## TEXTO DE LECTURA
Manuel Puig, el novelista pop

Café Madrid

Fallecido hace 30 años, el argentino fue una figura fascinante que reinventó la literatura a partir de las películas, los teleteatros y las canciones populares.

Manuel Puig, autor de novelas como 'Boquitas pintadas' y 'El beso de la mujer araña'. (Montaje digital: Ángel Soto)
Víctor Núñez Jaime
Madrid /

Nacer y crecer en un hogar sin libros tiene, entre otras desventajas, descubrir “tarde” a varios autores. Llega el día, sin embargo, en que aparece un hada, le haces caso y te adentras en un nuevo espacio literario. Ocurrió cuando Nélida Piñón “me presentó” al argentino Manuel Puig. Hablábamos sobre la pasión cinéfila de algunos escritores, como Guillermo Cabrera Infante, como Terenci Moix (quien, por cierto, con sus Mujersísimas y Chulas y famosas me partió de risa) y entonces Nélida evocó a su amigo Manuel Puig, que vivió durante varios años muy cerca de su casa en Río de Janeiro.

“No he conocido a alguien con más pasión por el cine, y sus divas, que Manuel Puig. De hecho, sin el cine, tal vez él no hubiese escrito nunca. Y, oye, ¡era tan divertido! Organizaba una cena y, a los postres, se disculpaba: ‘ahora vuelvo’. Un rato después aparecía vestido y maquillado como Marlene Dietrich y la imitaba muy pero que muy bien. Lo hacía en Río y en Cuernavaca, ¿no sabías que también vivió en México?”.

No lo sabía, pero gracias a Nélida me puse a investigar y a disfrutar enseguida de un puñado de novelas llenas de una frivolidad tan profunda como de estilo cautivador. Lo recuerdo ahora porque el pasado miércoles 22 de julio se cumplieron 30 años de su muerte. Después de leer Boquitas pintadas y La traición de Rita Hayworth quise saber más sobre este hombre nacido el Día de los Santos Inocentes y me adentré en Manuel Puig y la mujer araña (Seix Barral), de su biógrafa y traductora al inglés Suzanne Jill Levine, un libro que Mario Vargas Llosa calificó de “fascinante e indispensable”.

Puig nació en un pueblo polvoriento y olvidado en La Pampa argentina, empezó a ir al cine a los tres años, coleccionaba recortes con chismes y fotos de las estrellas de la época dorada de Hollywood, estudió dirección cinematográfica en Roma y poco después quiso escribir el guión de una película. Le faltaba espacio y mejor hizo una novela. Comenzó a publicar sin mucho éxito y por eso tuvo que trabajar de azafato en Air France. Las cosas fueron mejor cuando la crítica se dio cuenta de su escritura vanguardista y sus días transcurrieron en varias ciudades de Europa y América (a veces por gusto, a veces como parte de un autoexilio).

## REGISTROS ALMACENADOS
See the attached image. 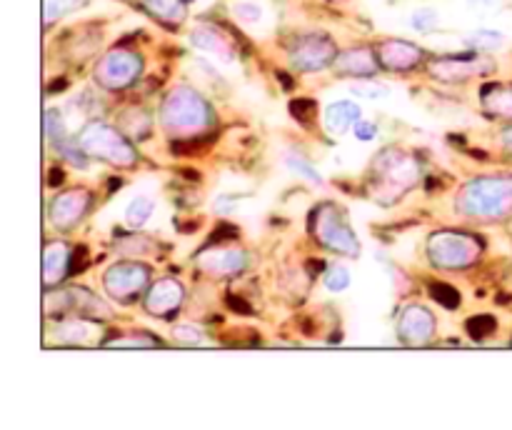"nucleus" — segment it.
<instances>
[{
    "mask_svg": "<svg viewBox=\"0 0 512 430\" xmlns=\"http://www.w3.org/2000/svg\"><path fill=\"white\" fill-rule=\"evenodd\" d=\"M420 178H423V165L418 155L390 145L380 150L370 163L368 193L375 203L393 205L405 193H410L420 183Z\"/></svg>",
    "mask_w": 512,
    "mask_h": 430,
    "instance_id": "obj_1",
    "label": "nucleus"
},
{
    "mask_svg": "<svg viewBox=\"0 0 512 430\" xmlns=\"http://www.w3.org/2000/svg\"><path fill=\"white\" fill-rule=\"evenodd\" d=\"M158 118L165 133L178 140L200 138L215 125V113L208 100L188 85H178L165 95Z\"/></svg>",
    "mask_w": 512,
    "mask_h": 430,
    "instance_id": "obj_2",
    "label": "nucleus"
},
{
    "mask_svg": "<svg viewBox=\"0 0 512 430\" xmlns=\"http://www.w3.org/2000/svg\"><path fill=\"white\" fill-rule=\"evenodd\" d=\"M455 210L465 218L500 223L512 218V175H483L460 188Z\"/></svg>",
    "mask_w": 512,
    "mask_h": 430,
    "instance_id": "obj_3",
    "label": "nucleus"
},
{
    "mask_svg": "<svg viewBox=\"0 0 512 430\" xmlns=\"http://www.w3.org/2000/svg\"><path fill=\"white\" fill-rule=\"evenodd\" d=\"M483 250L485 243L480 235L468 233V230H435L425 243L430 265L438 270H450V273L473 268L483 258Z\"/></svg>",
    "mask_w": 512,
    "mask_h": 430,
    "instance_id": "obj_4",
    "label": "nucleus"
},
{
    "mask_svg": "<svg viewBox=\"0 0 512 430\" xmlns=\"http://www.w3.org/2000/svg\"><path fill=\"white\" fill-rule=\"evenodd\" d=\"M308 230L315 243L323 245L330 253L345 255V258H358L360 255L358 235L353 233V225H350L345 208H340L338 203L325 200V203L315 205L310 210Z\"/></svg>",
    "mask_w": 512,
    "mask_h": 430,
    "instance_id": "obj_5",
    "label": "nucleus"
},
{
    "mask_svg": "<svg viewBox=\"0 0 512 430\" xmlns=\"http://www.w3.org/2000/svg\"><path fill=\"white\" fill-rule=\"evenodd\" d=\"M78 143L85 153L95 160L115 165V168H135L138 165V150L130 143L128 135L115 125L103 120H88L78 135Z\"/></svg>",
    "mask_w": 512,
    "mask_h": 430,
    "instance_id": "obj_6",
    "label": "nucleus"
},
{
    "mask_svg": "<svg viewBox=\"0 0 512 430\" xmlns=\"http://www.w3.org/2000/svg\"><path fill=\"white\" fill-rule=\"evenodd\" d=\"M45 315L53 318V315H65V313H73V315H83V318H93V320H108L110 308L88 288H48L45 290Z\"/></svg>",
    "mask_w": 512,
    "mask_h": 430,
    "instance_id": "obj_7",
    "label": "nucleus"
},
{
    "mask_svg": "<svg viewBox=\"0 0 512 430\" xmlns=\"http://www.w3.org/2000/svg\"><path fill=\"white\" fill-rule=\"evenodd\" d=\"M140 73H143V55L133 53V50L115 48L98 60L93 78L100 88L115 93V90L130 88L140 78Z\"/></svg>",
    "mask_w": 512,
    "mask_h": 430,
    "instance_id": "obj_8",
    "label": "nucleus"
},
{
    "mask_svg": "<svg viewBox=\"0 0 512 430\" xmlns=\"http://www.w3.org/2000/svg\"><path fill=\"white\" fill-rule=\"evenodd\" d=\"M153 278V270L145 263H135V260H123L108 268L103 275V288L118 303H135L140 295L148 293Z\"/></svg>",
    "mask_w": 512,
    "mask_h": 430,
    "instance_id": "obj_9",
    "label": "nucleus"
},
{
    "mask_svg": "<svg viewBox=\"0 0 512 430\" xmlns=\"http://www.w3.org/2000/svg\"><path fill=\"white\" fill-rule=\"evenodd\" d=\"M290 65L300 73H318V70L330 68L338 58V48L333 40L323 33H305L290 43L288 48Z\"/></svg>",
    "mask_w": 512,
    "mask_h": 430,
    "instance_id": "obj_10",
    "label": "nucleus"
},
{
    "mask_svg": "<svg viewBox=\"0 0 512 430\" xmlns=\"http://www.w3.org/2000/svg\"><path fill=\"white\" fill-rule=\"evenodd\" d=\"M430 75L440 83H465L478 75H490L495 70V60L488 58L485 53L475 55H445V58H435L428 63Z\"/></svg>",
    "mask_w": 512,
    "mask_h": 430,
    "instance_id": "obj_11",
    "label": "nucleus"
},
{
    "mask_svg": "<svg viewBox=\"0 0 512 430\" xmlns=\"http://www.w3.org/2000/svg\"><path fill=\"white\" fill-rule=\"evenodd\" d=\"M95 203V195L88 188H70L65 193H58L50 200L48 218L50 223L58 230L68 233L75 225H80L85 220V215L90 213Z\"/></svg>",
    "mask_w": 512,
    "mask_h": 430,
    "instance_id": "obj_12",
    "label": "nucleus"
},
{
    "mask_svg": "<svg viewBox=\"0 0 512 430\" xmlns=\"http://www.w3.org/2000/svg\"><path fill=\"white\" fill-rule=\"evenodd\" d=\"M195 265L203 273L213 275V278H235L248 265V253L238 245H205L198 255H195Z\"/></svg>",
    "mask_w": 512,
    "mask_h": 430,
    "instance_id": "obj_13",
    "label": "nucleus"
},
{
    "mask_svg": "<svg viewBox=\"0 0 512 430\" xmlns=\"http://www.w3.org/2000/svg\"><path fill=\"white\" fill-rule=\"evenodd\" d=\"M398 338L403 345L420 348L428 345L435 335V315L425 305H405L398 315Z\"/></svg>",
    "mask_w": 512,
    "mask_h": 430,
    "instance_id": "obj_14",
    "label": "nucleus"
},
{
    "mask_svg": "<svg viewBox=\"0 0 512 430\" xmlns=\"http://www.w3.org/2000/svg\"><path fill=\"white\" fill-rule=\"evenodd\" d=\"M185 303V285L175 278H160L143 295V308L153 318H173Z\"/></svg>",
    "mask_w": 512,
    "mask_h": 430,
    "instance_id": "obj_15",
    "label": "nucleus"
},
{
    "mask_svg": "<svg viewBox=\"0 0 512 430\" xmlns=\"http://www.w3.org/2000/svg\"><path fill=\"white\" fill-rule=\"evenodd\" d=\"M375 50H378L380 68L390 70V73H410L425 63V50L410 40L390 38L383 40Z\"/></svg>",
    "mask_w": 512,
    "mask_h": 430,
    "instance_id": "obj_16",
    "label": "nucleus"
},
{
    "mask_svg": "<svg viewBox=\"0 0 512 430\" xmlns=\"http://www.w3.org/2000/svg\"><path fill=\"white\" fill-rule=\"evenodd\" d=\"M100 320L83 318V315H75V318H63L48 330V343L58 345H93L103 343V338H98Z\"/></svg>",
    "mask_w": 512,
    "mask_h": 430,
    "instance_id": "obj_17",
    "label": "nucleus"
},
{
    "mask_svg": "<svg viewBox=\"0 0 512 430\" xmlns=\"http://www.w3.org/2000/svg\"><path fill=\"white\" fill-rule=\"evenodd\" d=\"M333 68L338 70V75H345V78H375L380 70L378 50H373L370 45L343 50L335 58Z\"/></svg>",
    "mask_w": 512,
    "mask_h": 430,
    "instance_id": "obj_18",
    "label": "nucleus"
},
{
    "mask_svg": "<svg viewBox=\"0 0 512 430\" xmlns=\"http://www.w3.org/2000/svg\"><path fill=\"white\" fill-rule=\"evenodd\" d=\"M73 268V250L63 240H48L43 248V285L45 290L63 283Z\"/></svg>",
    "mask_w": 512,
    "mask_h": 430,
    "instance_id": "obj_19",
    "label": "nucleus"
},
{
    "mask_svg": "<svg viewBox=\"0 0 512 430\" xmlns=\"http://www.w3.org/2000/svg\"><path fill=\"white\" fill-rule=\"evenodd\" d=\"M363 118V110L353 100H338V103H330L323 113V125L328 130V135L333 138H343L348 130L355 128V123Z\"/></svg>",
    "mask_w": 512,
    "mask_h": 430,
    "instance_id": "obj_20",
    "label": "nucleus"
},
{
    "mask_svg": "<svg viewBox=\"0 0 512 430\" xmlns=\"http://www.w3.org/2000/svg\"><path fill=\"white\" fill-rule=\"evenodd\" d=\"M190 43L198 50H203V53L213 55L220 63H233L235 60L233 43L218 28H213V25H198L193 30V35H190Z\"/></svg>",
    "mask_w": 512,
    "mask_h": 430,
    "instance_id": "obj_21",
    "label": "nucleus"
},
{
    "mask_svg": "<svg viewBox=\"0 0 512 430\" xmlns=\"http://www.w3.org/2000/svg\"><path fill=\"white\" fill-rule=\"evenodd\" d=\"M480 105L495 120L512 123V83H490L480 88Z\"/></svg>",
    "mask_w": 512,
    "mask_h": 430,
    "instance_id": "obj_22",
    "label": "nucleus"
},
{
    "mask_svg": "<svg viewBox=\"0 0 512 430\" xmlns=\"http://www.w3.org/2000/svg\"><path fill=\"white\" fill-rule=\"evenodd\" d=\"M143 8L148 10L153 18H158L160 23L168 25H180L188 18V10H185V0H140Z\"/></svg>",
    "mask_w": 512,
    "mask_h": 430,
    "instance_id": "obj_23",
    "label": "nucleus"
},
{
    "mask_svg": "<svg viewBox=\"0 0 512 430\" xmlns=\"http://www.w3.org/2000/svg\"><path fill=\"white\" fill-rule=\"evenodd\" d=\"M118 123H120L118 128L123 130L128 138H135V140H145L150 135V128H153V120H150V115L145 113L143 108L123 110Z\"/></svg>",
    "mask_w": 512,
    "mask_h": 430,
    "instance_id": "obj_24",
    "label": "nucleus"
},
{
    "mask_svg": "<svg viewBox=\"0 0 512 430\" xmlns=\"http://www.w3.org/2000/svg\"><path fill=\"white\" fill-rule=\"evenodd\" d=\"M103 348H163V340L145 330H135L128 335H115V338H103Z\"/></svg>",
    "mask_w": 512,
    "mask_h": 430,
    "instance_id": "obj_25",
    "label": "nucleus"
},
{
    "mask_svg": "<svg viewBox=\"0 0 512 430\" xmlns=\"http://www.w3.org/2000/svg\"><path fill=\"white\" fill-rule=\"evenodd\" d=\"M115 243H118V253L123 255H148L155 250V240L148 238L140 230L133 233H118L115 235Z\"/></svg>",
    "mask_w": 512,
    "mask_h": 430,
    "instance_id": "obj_26",
    "label": "nucleus"
},
{
    "mask_svg": "<svg viewBox=\"0 0 512 430\" xmlns=\"http://www.w3.org/2000/svg\"><path fill=\"white\" fill-rule=\"evenodd\" d=\"M153 210H155L153 200L145 198V195H138V198L130 200L128 208H125V223H128L130 228L140 230L150 220Z\"/></svg>",
    "mask_w": 512,
    "mask_h": 430,
    "instance_id": "obj_27",
    "label": "nucleus"
},
{
    "mask_svg": "<svg viewBox=\"0 0 512 430\" xmlns=\"http://www.w3.org/2000/svg\"><path fill=\"white\" fill-rule=\"evenodd\" d=\"M503 43H505L503 33L490 28L475 30V33H470L468 38H465V45H468L470 50H475V53H490V50H498Z\"/></svg>",
    "mask_w": 512,
    "mask_h": 430,
    "instance_id": "obj_28",
    "label": "nucleus"
},
{
    "mask_svg": "<svg viewBox=\"0 0 512 430\" xmlns=\"http://www.w3.org/2000/svg\"><path fill=\"white\" fill-rule=\"evenodd\" d=\"M55 150H58V155L63 160H68L70 165H75V168H88V160L90 155L85 153L83 145L78 143V138H63L55 143Z\"/></svg>",
    "mask_w": 512,
    "mask_h": 430,
    "instance_id": "obj_29",
    "label": "nucleus"
},
{
    "mask_svg": "<svg viewBox=\"0 0 512 430\" xmlns=\"http://www.w3.org/2000/svg\"><path fill=\"white\" fill-rule=\"evenodd\" d=\"M43 123H45V140H48L50 145H55L58 140L68 138V128H65V118H63V110L60 108L45 110Z\"/></svg>",
    "mask_w": 512,
    "mask_h": 430,
    "instance_id": "obj_30",
    "label": "nucleus"
},
{
    "mask_svg": "<svg viewBox=\"0 0 512 430\" xmlns=\"http://www.w3.org/2000/svg\"><path fill=\"white\" fill-rule=\"evenodd\" d=\"M350 93L358 95V98L363 100H380V98H388L390 88L373 78H358L353 85H350Z\"/></svg>",
    "mask_w": 512,
    "mask_h": 430,
    "instance_id": "obj_31",
    "label": "nucleus"
},
{
    "mask_svg": "<svg viewBox=\"0 0 512 430\" xmlns=\"http://www.w3.org/2000/svg\"><path fill=\"white\" fill-rule=\"evenodd\" d=\"M173 335H175V343H180V345H205L208 343V335H205V330L195 323L175 325Z\"/></svg>",
    "mask_w": 512,
    "mask_h": 430,
    "instance_id": "obj_32",
    "label": "nucleus"
},
{
    "mask_svg": "<svg viewBox=\"0 0 512 430\" xmlns=\"http://www.w3.org/2000/svg\"><path fill=\"white\" fill-rule=\"evenodd\" d=\"M288 168L293 170L295 175H300V178L310 180V183H315V185L323 183V175H320V170L315 168L310 160H305L303 155H295V153L288 155Z\"/></svg>",
    "mask_w": 512,
    "mask_h": 430,
    "instance_id": "obj_33",
    "label": "nucleus"
},
{
    "mask_svg": "<svg viewBox=\"0 0 512 430\" xmlns=\"http://www.w3.org/2000/svg\"><path fill=\"white\" fill-rule=\"evenodd\" d=\"M465 330H468L473 340H485L488 335H493L498 330V323H495L493 315H475V318H470L465 323Z\"/></svg>",
    "mask_w": 512,
    "mask_h": 430,
    "instance_id": "obj_34",
    "label": "nucleus"
},
{
    "mask_svg": "<svg viewBox=\"0 0 512 430\" xmlns=\"http://www.w3.org/2000/svg\"><path fill=\"white\" fill-rule=\"evenodd\" d=\"M323 283L330 293H343V290L350 288V270L345 265H330Z\"/></svg>",
    "mask_w": 512,
    "mask_h": 430,
    "instance_id": "obj_35",
    "label": "nucleus"
},
{
    "mask_svg": "<svg viewBox=\"0 0 512 430\" xmlns=\"http://www.w3.org/2000/svg\"><path fill=\"white\" fill-rule=\"evenodd\" d=\"M410 25H413V30H418V33H433L440 25V15L435 13L433 8H420L410 15Z\"/></svg>",
    "mask_w": 512,
    "mask_h": 430,
    "instance_id": "obj_36",
    "label": "nucleus"
},
{
    "mask_svg": "<svg viewBox=\"0 0 512 430\" xmlns=\"http://www.w3.org/2000/svg\"><path fill=\"white\" fill-rule=\"evenodd\" d=\"M83 5V0H45V25H53L65 13Z\"/></svg>",
    "mask_w": 512,
    "mask_h": 430,
    "instance_id": "obj_37",
    "label": "nucleus"
},
{
    "mask_svg": "<svg viewBox=\"0 0 512 430\" xmlns=\"http://www.w3.org/2000/svg\"><path fill=\"white\" fill-rule=\"evenodd\" d=\"M233 13L240 23L248 25L258 23L263 18V8H260V3H253V0H238V3H233Z\"/></svg>",
    "mask_w": 512,
    "mask_h": 430,
    "instance_id": "obj_38",
    "label": "nucleus"
},
{
    "mask_svg": "<svg viewBox=\"0 0 512 430\" xmlns=\"http://www.w3.org/2000/svg\"><path fill=\"white\" fill-rule=\"evenodd\" d=\"M430 293H433V298L438 300V303L443 305V308L455 310L460 305V293L455 288H450V285L433 283V285H430Z\"/></svg>",
    "mask_w": 512,
    "mask_h": 430,
    "instance_id": "obj_39",
    "label": "nucleus"
},
{
    "mask_svg": "<svg viewBox=\"0 0 512 430\" xmlns=\"http://www.w3.org/2000/svg\"><path fill=\"white\" fill-rule=\"evenodd\" d=\"M290 110H293V115L303 125H310L315 118H318V105H315L313 100H308V98L293 100V103H290Z\"/></svg>",
    "mask_w": 512,
    "mask_h": 430,
    "instance_id": "obj_40",
    "label": "nucleus"
},
{
    "mask_svg": "<svg viewBox=\"0 0 512 430\" xmlns=\"http://www.w3.org/2000/svg\"><path fill=\"white\" fill-rule=\"evenodd\" d=\"M470 10L478 15H483V18H488V15H495L503 10V3L500 0H470Z\"/></svg>",
    "mask_w": 512,
    "mask_h": 430,
    "instance_id": "obj_41",
    "label": "nucleus"
},
{
    "mask_svg": "<svg viewBox=\"0 0 512 430\" xmlns=\"http://www.w3.org/2000/svg\"><path fill=\"white\" fill-rule=\"evenodd\" d=\"M353 133H355V138L358 140H373L375 135H378V125L373 123V120H363L360 118L358 123H355V128H353Z\"/></svg>",
    "mask_w": 512,
    "mask_h": 430,
    "instance_id": "obj_42",
    "label": "nucleus"
},
{
    "mask_svg": "<svg viewBox=\"0 0 512 430\" xmlns=\"http://www.w3.org/2000/svg\"><path fill=\"white\" fill-rule=\"evenodd\" d=\"M500 143H503V150L508 158H512V125L503 130V135H500Z\"/></svg>",
    "mask_w": 512,
    "mask_h": 430,
    "instance_id": "obj_43",
    "label": "nucleus"
},
{
    "mask_svg": "<svg viewBox=\"0 0 512 430\" xmlns=\"http://www.w3.org/2000/svg\"><path fill=\"white\" fill-rule=\"evenodd\" d=\"M228 305H233L235 313H253V310H250V305L245 303V300H238L235 295H228Z\"/></svg>",
    "mask_w": 512,
    "mask_h": 430,
    "instance_id": "obj_44",
    "label": "nucleus"
},
{
    "mask_svg": "<svg viewBox=\"0 0 512 430\" xmlns=\"http://www.w3.org/2000/svg\"><path fill=\"white\" fill-rule=\"evenodd\" d=\"M60 180H63V173H58V168H53V175H50V185L60 183Z\"/></svg>",
    "mask_w": 512,
    "mask_h": 430,
    "instance_id": "obj_45",
    "label": "nucleus"
},
{
    "mask_svg": "<svg viewBox=\"0 0 512 430\" xmlns=\"http://www.w3.org/2000/svg\"><path fill=\"white\" fill-rule=\"evenodd\" d=\"M185 3H193V0H185Z\"/></svg>",
    "mask_w": 512,
    "mask_h": 430,
    "instance_id": "obj_46",
    "label": "nucleus"
}]
</instances>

## OBJETIVO DEL EJERCICIO
Continúa el texto sobre Manuel Puig a partir de su última oración.

## LA RESPUESTA
“Lo que hizo de Manuel Puig una figura fascinante en la moderna literatura latinoamericana”, señala Suzanne Jill Levine, “fue que se trata del primer novelista pop en el continente. Reinventó la literatura a partir de la cultura no literaria. Comprendió cómo las películas, los teleteatros y las canciones populares manipulan seductoramente nuestros corazones y mentes, cómo el lenguaje de los melodramas en la radio y en las películas programaban tanto a los intelectuales como a las amas de casa. Moldeó su narrativa a partir de lo provisorio, lo devaluado y, aunque como muchos escritores, siempre estaba creándose a sí mismo, aquel ser era más un niño de celuloide que un hombre de letras. Era el escritor como imitador juguetón”.

Un día el propio Vargas Llosa dijo que el argentino “escribía como Corín Tellado” y que, por eso, no merecía un premio como el Biblioteca Breve. No tardó en arrepentirse, sobre todo después de los halagos que le hacían colegas como Cabrera Infante o Ricardo Piglia: “Puig fue más allá de la vanguardia. Demostró que la renovación técnica y la experimentación no son contradictorias con las formas populares. Su gran tema es el modo en que la cultura de masas educa los sentimientos”. Pero hay que decir que no todo en las novelas de Manuel Puig es rosa. También hay discurso revolucionario, violencia y sordidez (ahí están The Buenos Aires Affair, El beso de la mujer araña o Sangre de amor correspondido). A mí me fascina la oralidad que recorre toda su obra. Es como si siempre se hubiese limitado a transcribir, y no a inventar, voces y diálogos. Y ahí reside la vivacidad de sus textos.

Tomás Eloy Martínez también lo conoció muy bien (“me confiaba cosas sobre sus novios, todos casados y muy varoniles y casi siempre obreros”). Poco después de publicarse Boquitas pintadas, novela que Tomás había “medio editado”, pues Puig le pasaba cada capítulo recién terminado, le escuchó decir una profecía: “Creen que soy un best seller pasajero, no un escritor. Pero, mirá vos, me va a pasar lo mismo que a Roberto Arlt: quienes cavan mi tumba son los mismos que luego me ensalzarán”. Y así ocurrió.